Task item
Each record is to be copied exactly, with its pictures left behind.

Exercise material
%%

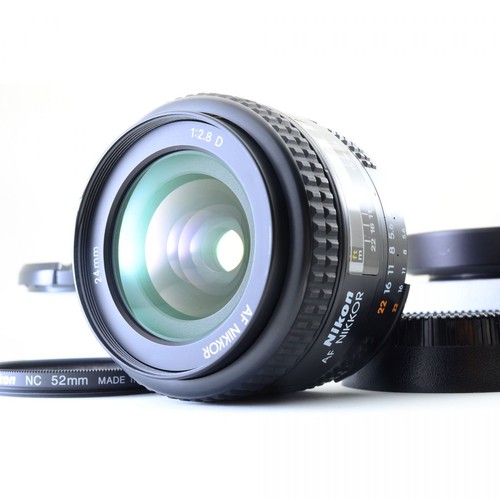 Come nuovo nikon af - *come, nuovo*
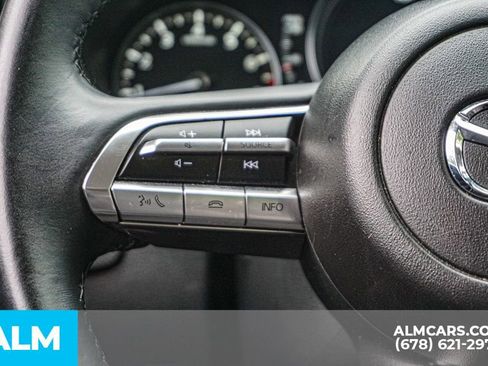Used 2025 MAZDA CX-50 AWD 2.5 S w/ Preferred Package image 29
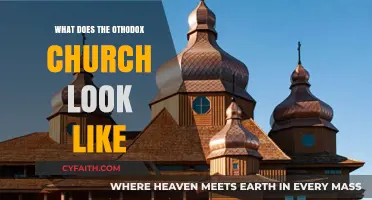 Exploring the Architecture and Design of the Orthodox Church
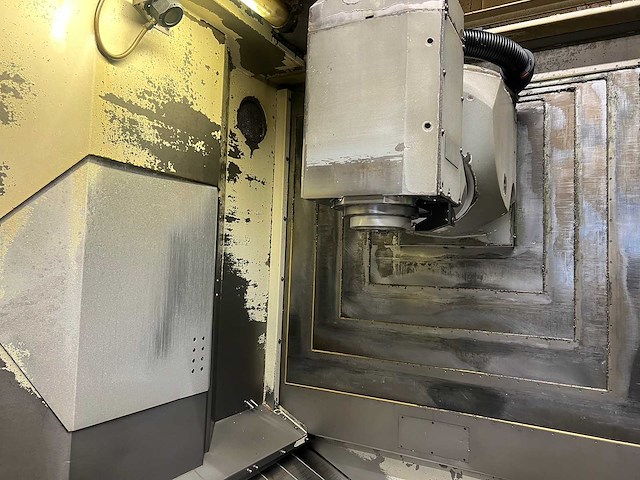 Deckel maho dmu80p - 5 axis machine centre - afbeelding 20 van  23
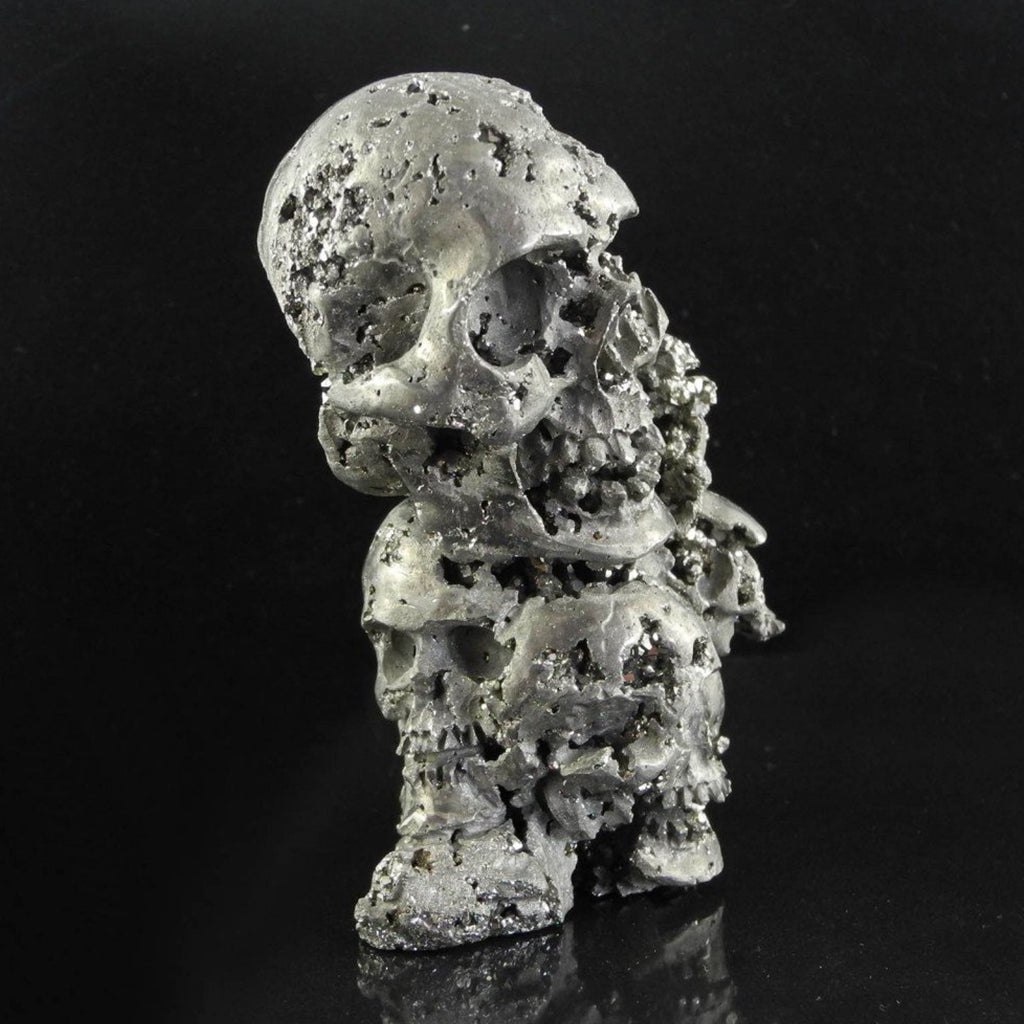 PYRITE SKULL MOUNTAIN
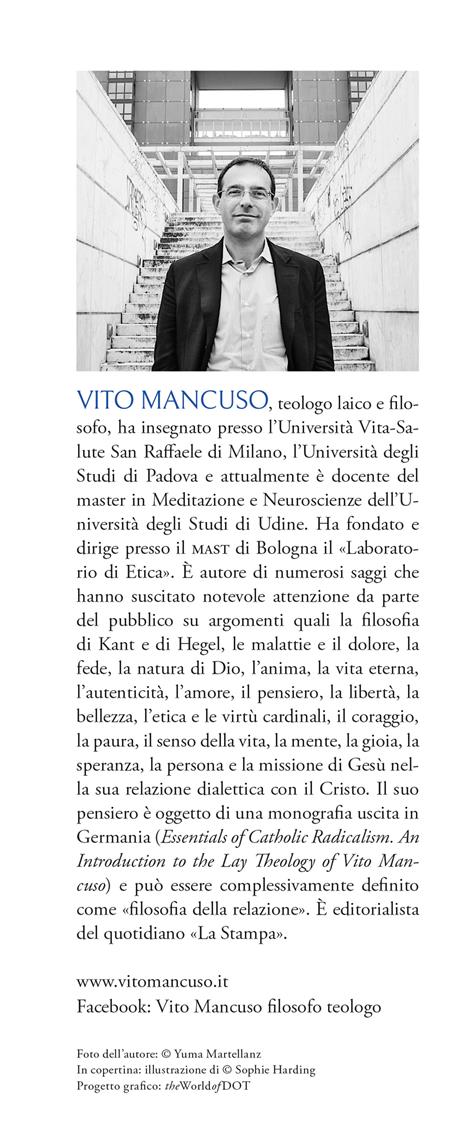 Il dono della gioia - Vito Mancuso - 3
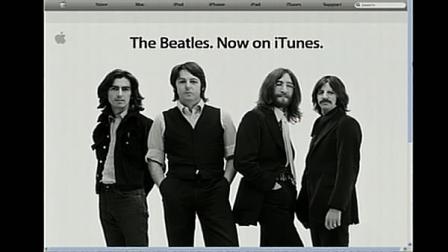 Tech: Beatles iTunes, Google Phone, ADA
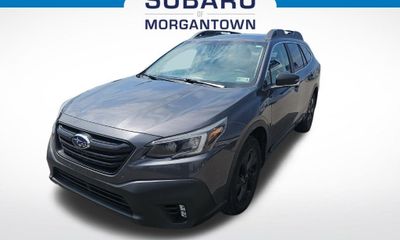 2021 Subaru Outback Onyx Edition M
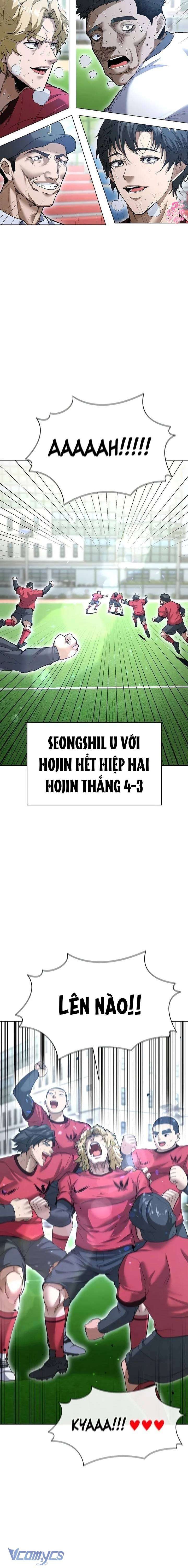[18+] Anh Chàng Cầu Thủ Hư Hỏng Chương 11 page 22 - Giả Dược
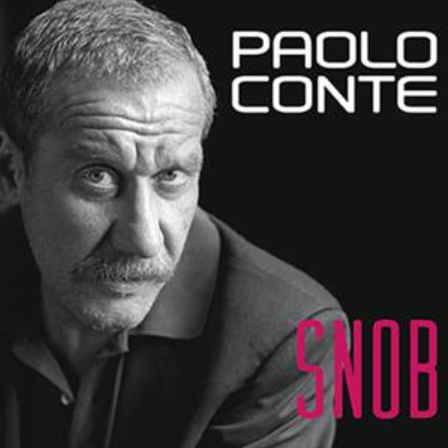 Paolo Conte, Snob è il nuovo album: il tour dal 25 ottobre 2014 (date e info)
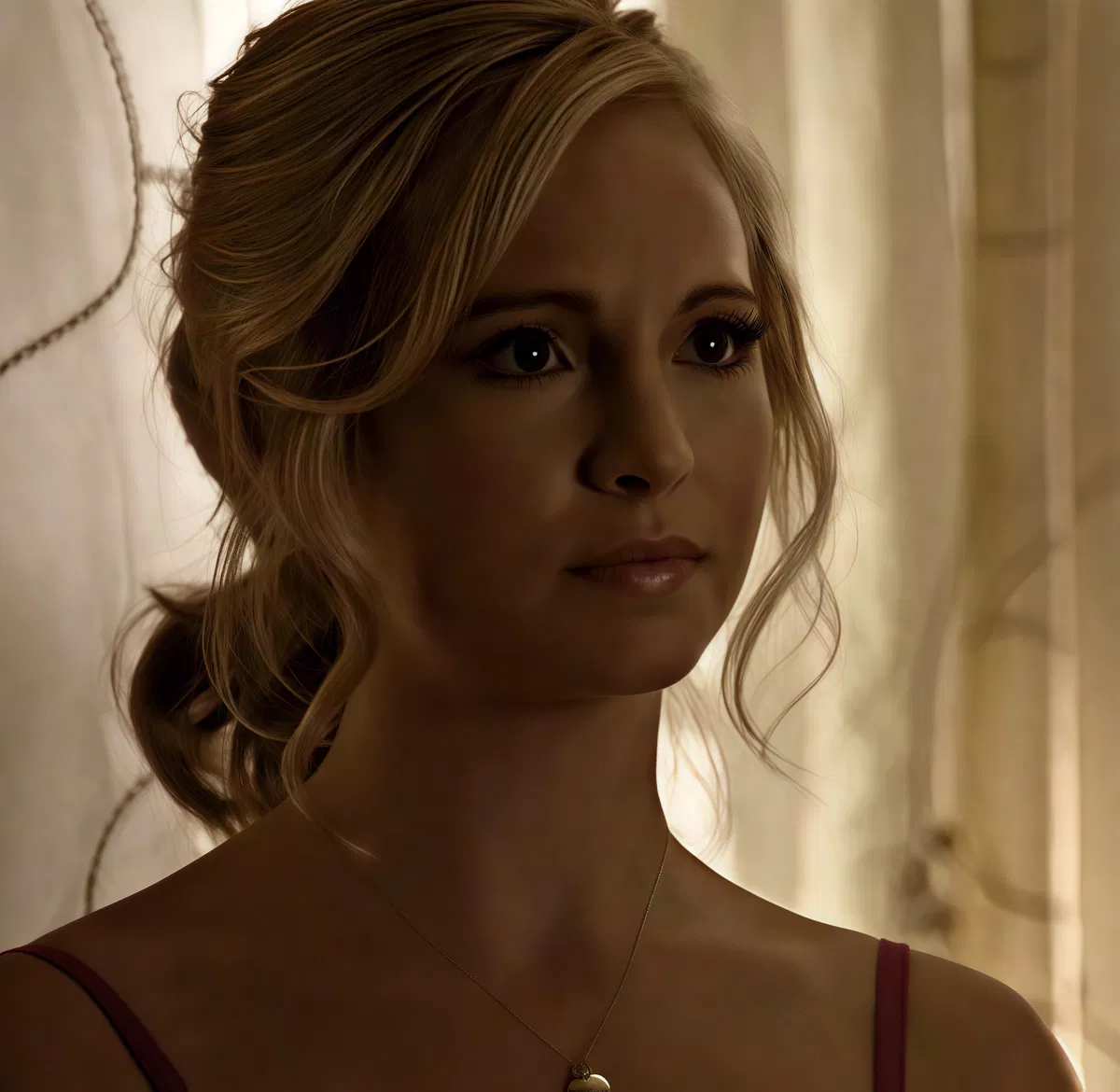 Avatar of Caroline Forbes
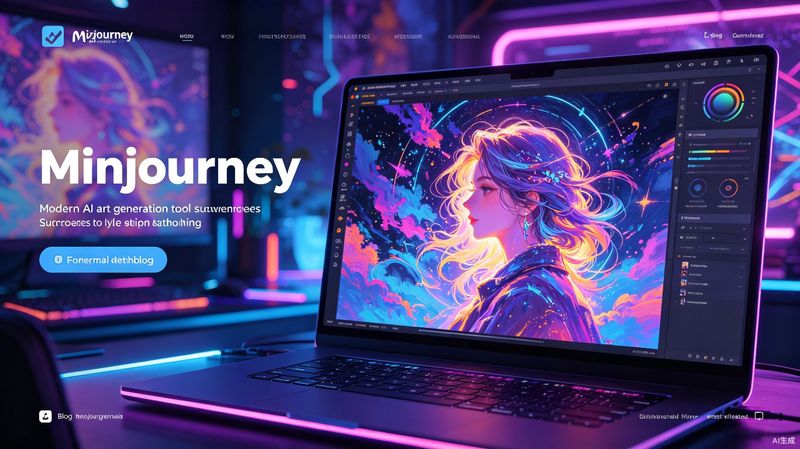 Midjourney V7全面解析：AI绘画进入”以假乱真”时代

%%

Exercise solution
 Come nuovo nikon af - *come, nuovo*
Used 2025 MAZDA CX-50 AWD 2.5 S w/ Preferred Package image 29
 Exploring the Architecture and Design of the Orthodox Church
 Deckel maho dmu80p - 5 axis machine centre - afbeelding 20 van  23
 PYRITE SKULL MOUNTAIN
 Il dono della gioia - Vito Mancuso - 3
 Tech: Beatles iTunes, Google Phone, ADA
 2021 Subaru Outback Onyx Edition M
[18+] Anh Chàng Cầu Thủ Hư Hỏng Chương 11 page 22 - Giả Dược
 Paolo Conte, Snob è il nuovo album: il tour dal 25 ottobre 2014 (date e info)
 Avatar of Caroline Forbes
 Midjourney V7全面解析：AI绘画进入”以假乱真”时代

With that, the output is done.